Um chefe(11) do Ku Klux Klan não diria melhor! Esta frase mostra a ameaça que o fascismo constitui para os Negros se vier a ser implantado nos Estados Unidos. O país seria transformado no domínio de um super KKK. Os Negros seriam as principais vítimas da perseguição e do assassinato. O linchamento tornar-se-ia o desporto nacional dos mercenários fascistas. Já hoje as organizações fascistas em construção neste país proclamam nos seus programas escritos como principio mais sagrado a degradação dos Negros.

Hoje o fascismo está em rápida expansão nos Estados Unidos. À medida em que as condições de vida pioram, à medida que as massas se tornam cada vez mais insatisfeitas e procuram uma saída para a miséria imposta pelo capitalismo, os capitalistas viram-se para a via do fascismo. É a última linha de trincheira do capitalismo face ao ataque dos exércitos revolucionários. Quando o fascismo sobe ao poder, como vimos nos países fascistas da Europa, as últimas liberdades são retiradas às massas populares. Os sindicatos e todas as organizações de massas são esmagadas; só são permitidos sindicatos governamentais ou controlados pelas empresas e apenas as organizações fascistas são permitidas. Uma ditadura descarada dos capitalistas controla esses países. Podemos bem imaginar qual seria o destino dos Negros sob uma tal ditadura.

Sob o Presidente Roosevelt, está a ser preparado o caminho para o fascismo. Com a ajuda da N.R.A. e dos sindicatos amarelos, tenta-se forçar os trabalhadores a integrarem sindicatos controlados pelas empresas, abolir o direito à greve ou colocar os sindicatos totalmente sob controlo governamental. Tem sido concentrado cada vez mais poder nas mãos do Presidente, que se volta diretamente para os grandes magnatas financeiros de Wall Street para receber ordens. Há preparativos rápidos para a guerra e uma crescente propaganda de nacionalismo e patriotismo.

No entanto, o Presidente e os seus auxiliares implementam estas políticas sob o disfarce de inúmeras frases e promessas de ajudar o povo. O povo tem uma mentalidade radical; por isso, Roosevelt usa algumas frases radicais. Este também é um método dos fascistas, que elevaram a demagogia a uma arte suprema. Ele fala em “expulsar os cambistas do templo”, mas apoia os grandes negócios.
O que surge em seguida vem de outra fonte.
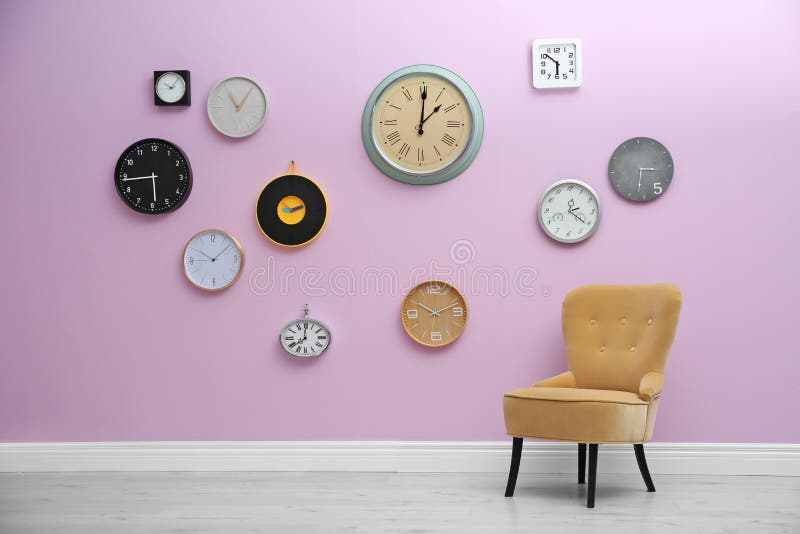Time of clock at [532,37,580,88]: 5:51
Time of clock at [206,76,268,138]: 11:06
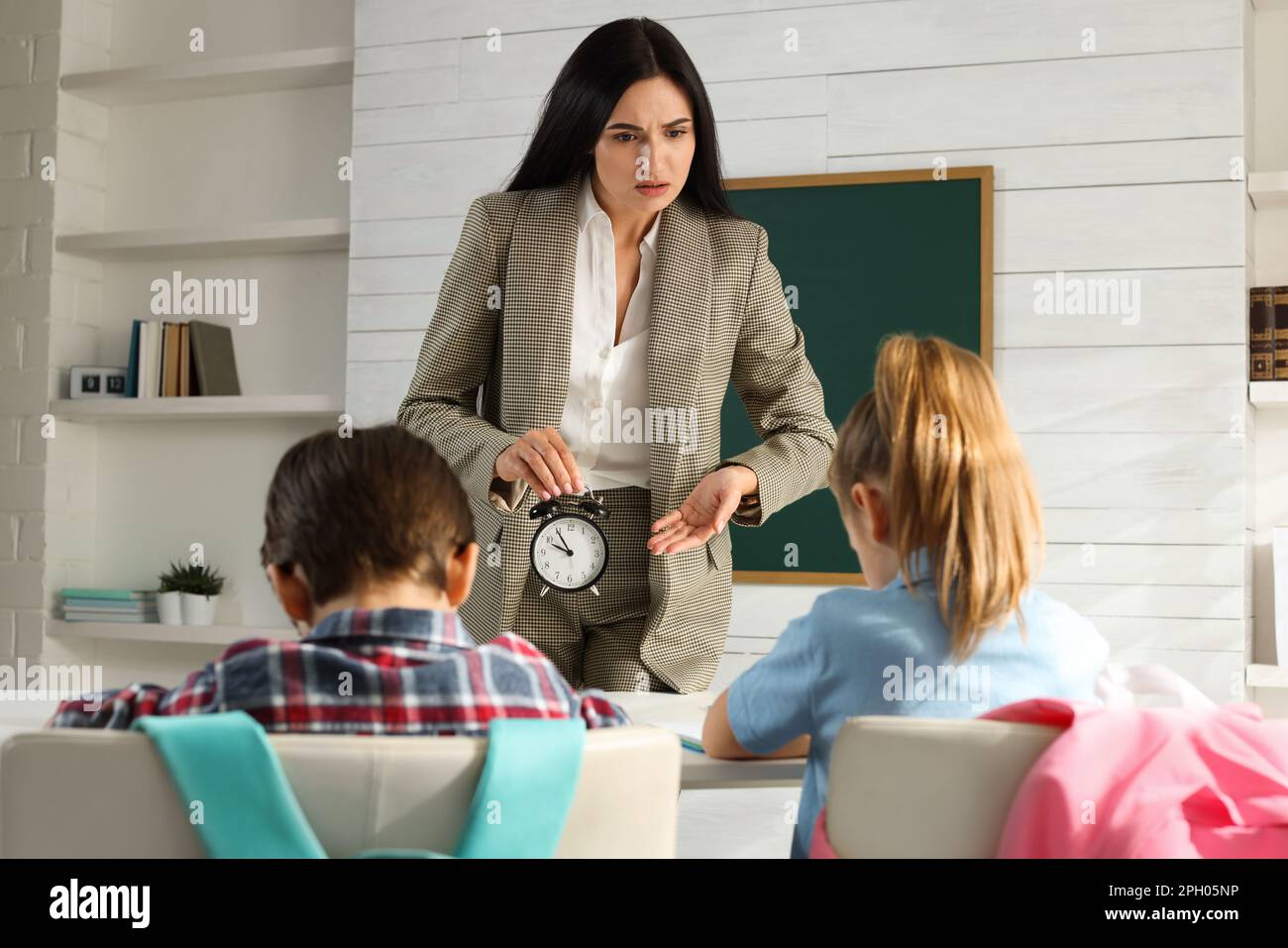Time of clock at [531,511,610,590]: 9:54
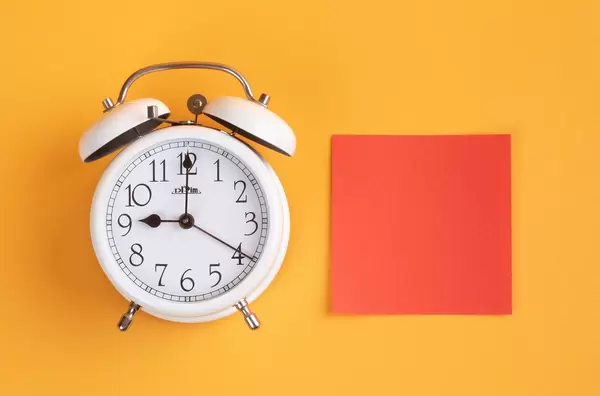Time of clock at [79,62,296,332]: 9:00
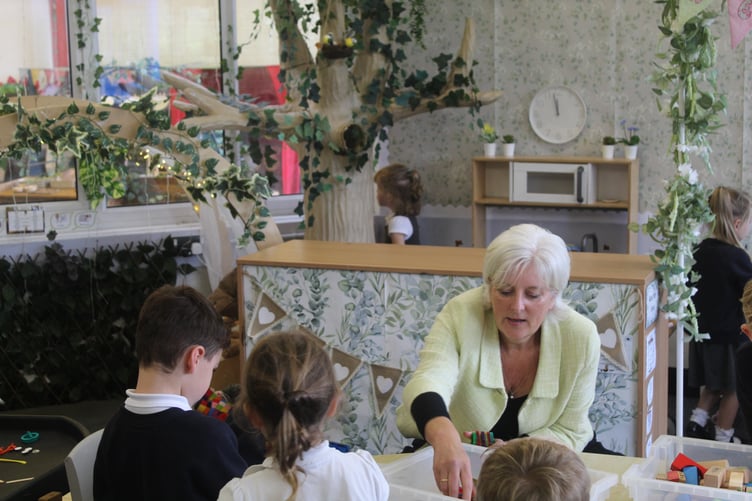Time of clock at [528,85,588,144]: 11:57
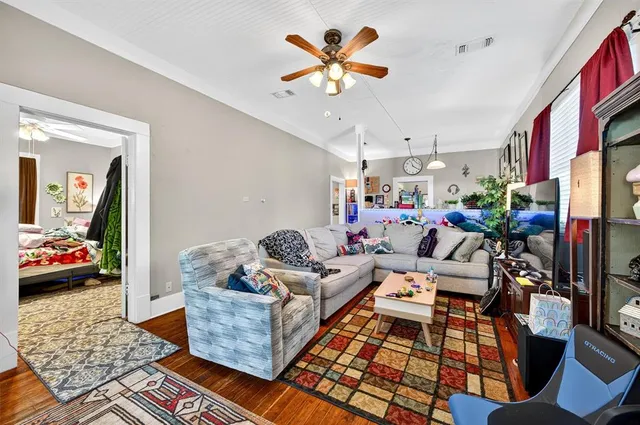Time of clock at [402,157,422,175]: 11:21
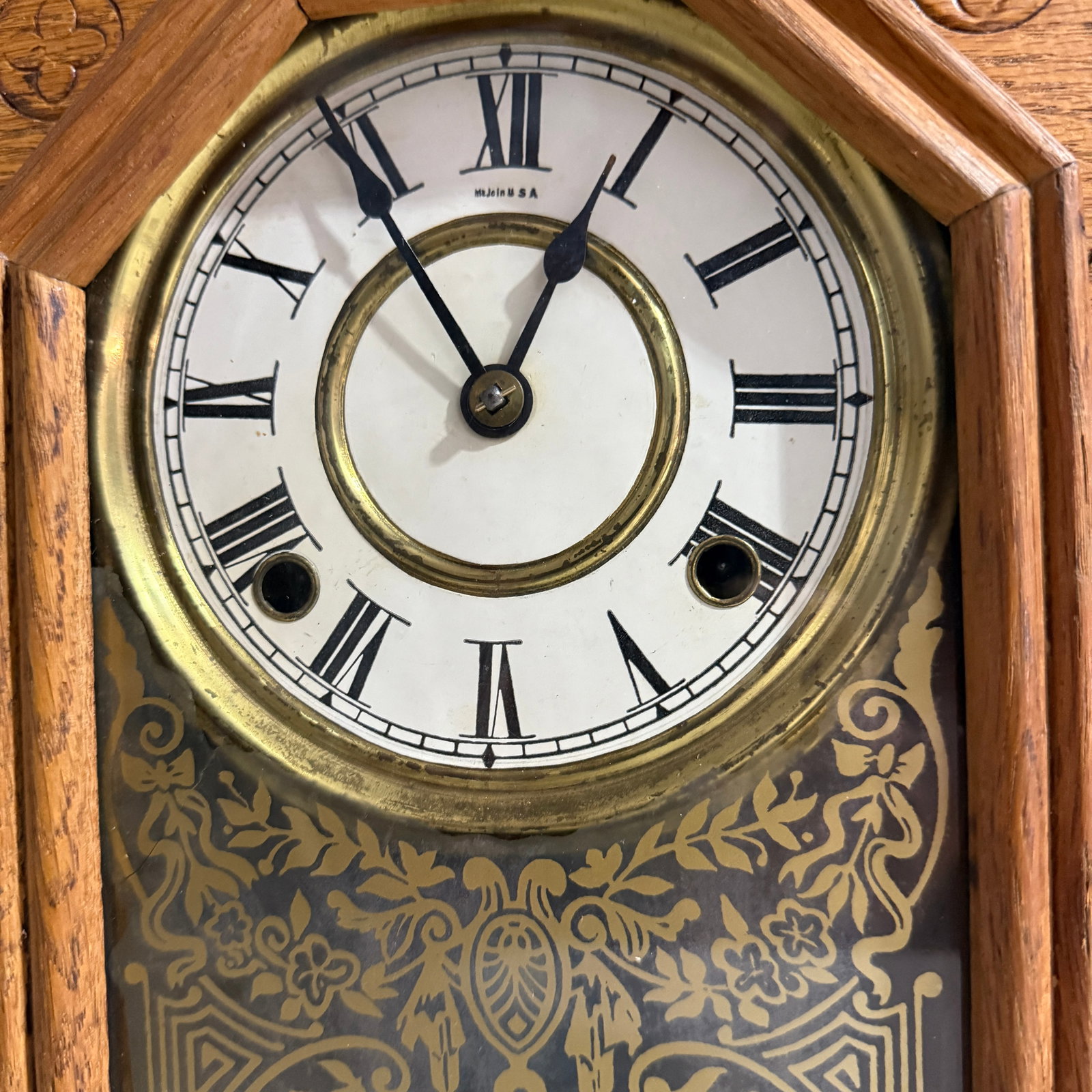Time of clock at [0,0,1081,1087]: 12:54
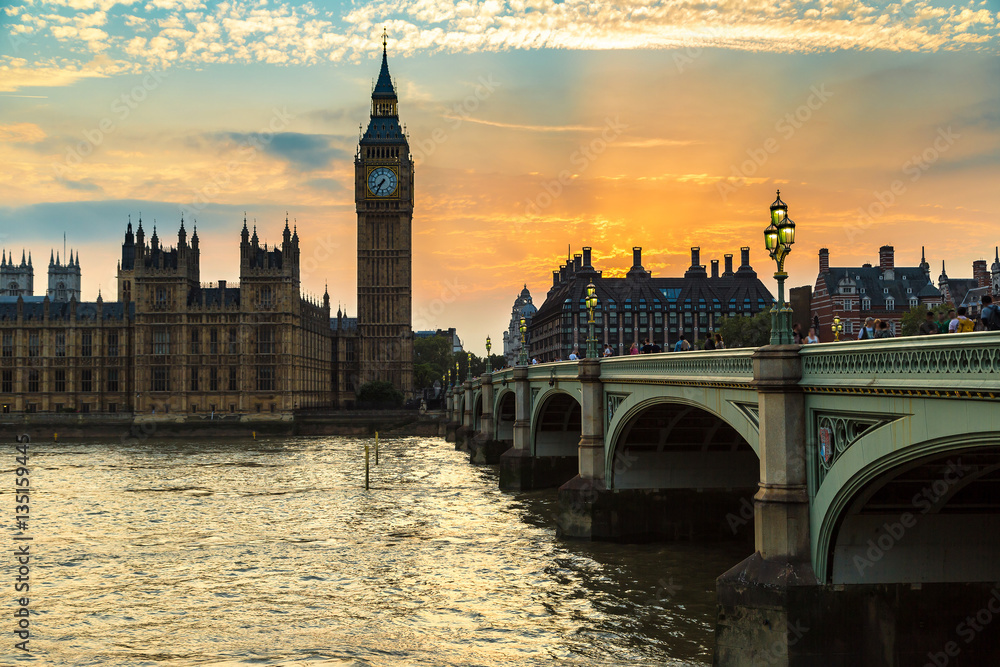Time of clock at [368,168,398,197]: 7:35
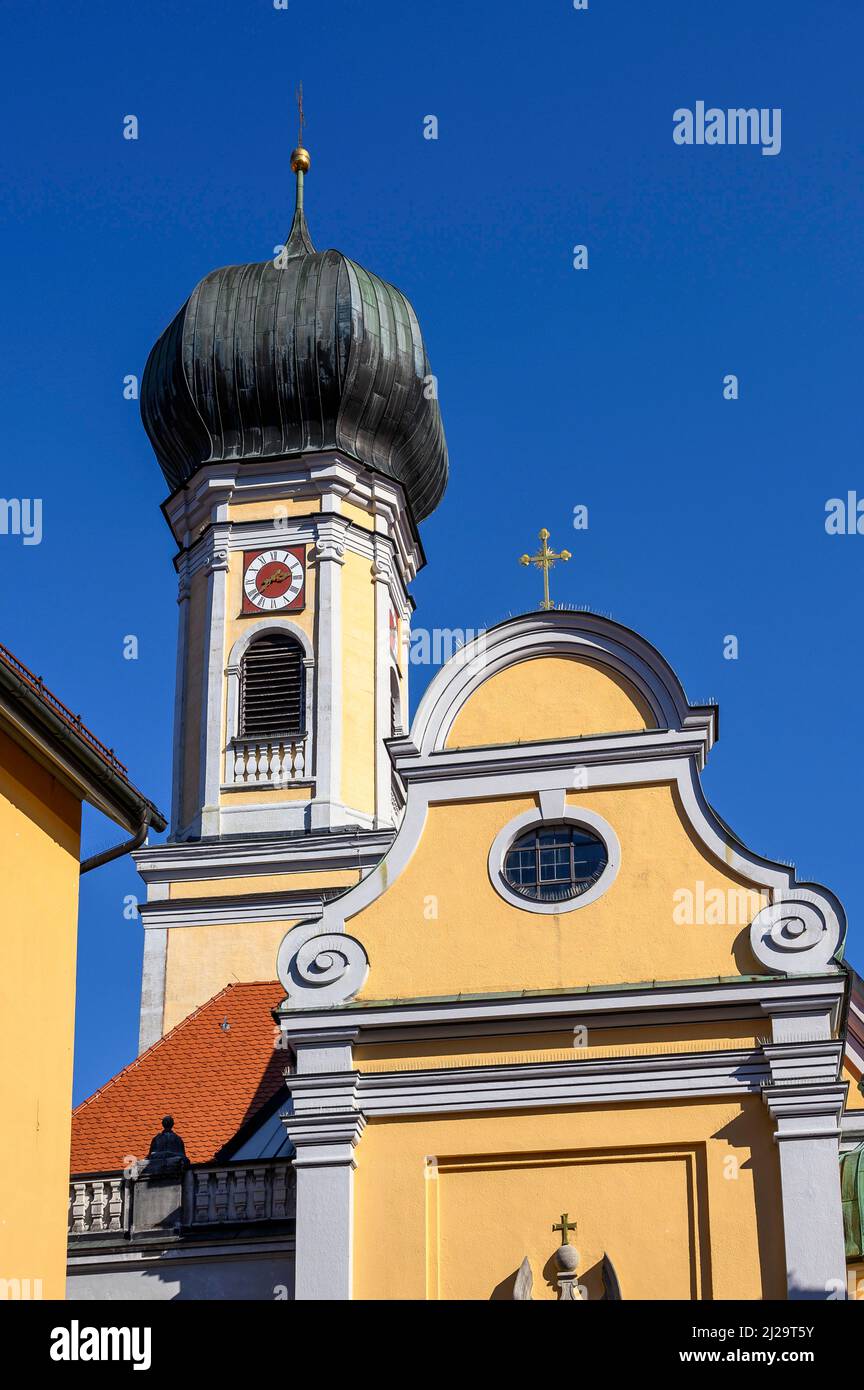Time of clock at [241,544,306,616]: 2:38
Mas há outros, mais atentos às inquietações populares, que vão ainda mais longe do que Roosevelt no uso de linguagem anticapitalista. Estes são os líderes fascistas emergentes, como o Padre Coughlin(12), William R. Hearst e Huey Long(13). O Padre Coughlin e Huey Long são homens astutos que falam sobre as desigualdades e injustiças do capitalismo e, por isso, conseguem uma resposta pronta de muitas pessoas que ainda não compreendem como acabar com estas injustiças. Hearst, ao longo de toda a sua vida, foi um inimigo feroz dos trabalhadores e um fiel defensor do capitalismo. Ele percebe que os métodos de Coughlin e Long são hoje a melhor forma de tentar prolongar a vida do capitalismo. Por isso, apoia-os e oferece-lhes os serviços da sua cadeia de jornais anti laborais. Mas foi com uma linguagem como a que estes homens usam que Hitler construiu as suas tropas de choque fascistas na Alemanha.

Hitler obteve os seus fundos dos maiores industriais e financiadores da Alemanha, tal como certos grandes banqueiros nos Estados Unidos estão hoje a começar a apoiar os fascistas emergentes no país. Hitler também falava em limitar fortunas, acabar com o desemprego, redistribuir a riqueza, etc. Mas estas permaneceram apenas promessas vazias depois de ele chegar ao poder.

Que Huey Long, um representante dos donos das plantações do Sul, que o Padre Coughlin, ligado à Wall Street através do Comité pela Nação, que Hearst, o rei da propaganda anti sindical e anti Negros, tenham de falar contra os enormes males do capitalismo para o salvar mostra algo importante. Que o capitalismo está à beira da destruição. Que as pessoas já não acreditam nele. Que mudanças importantes devem fazer-se? Como se devem fazer?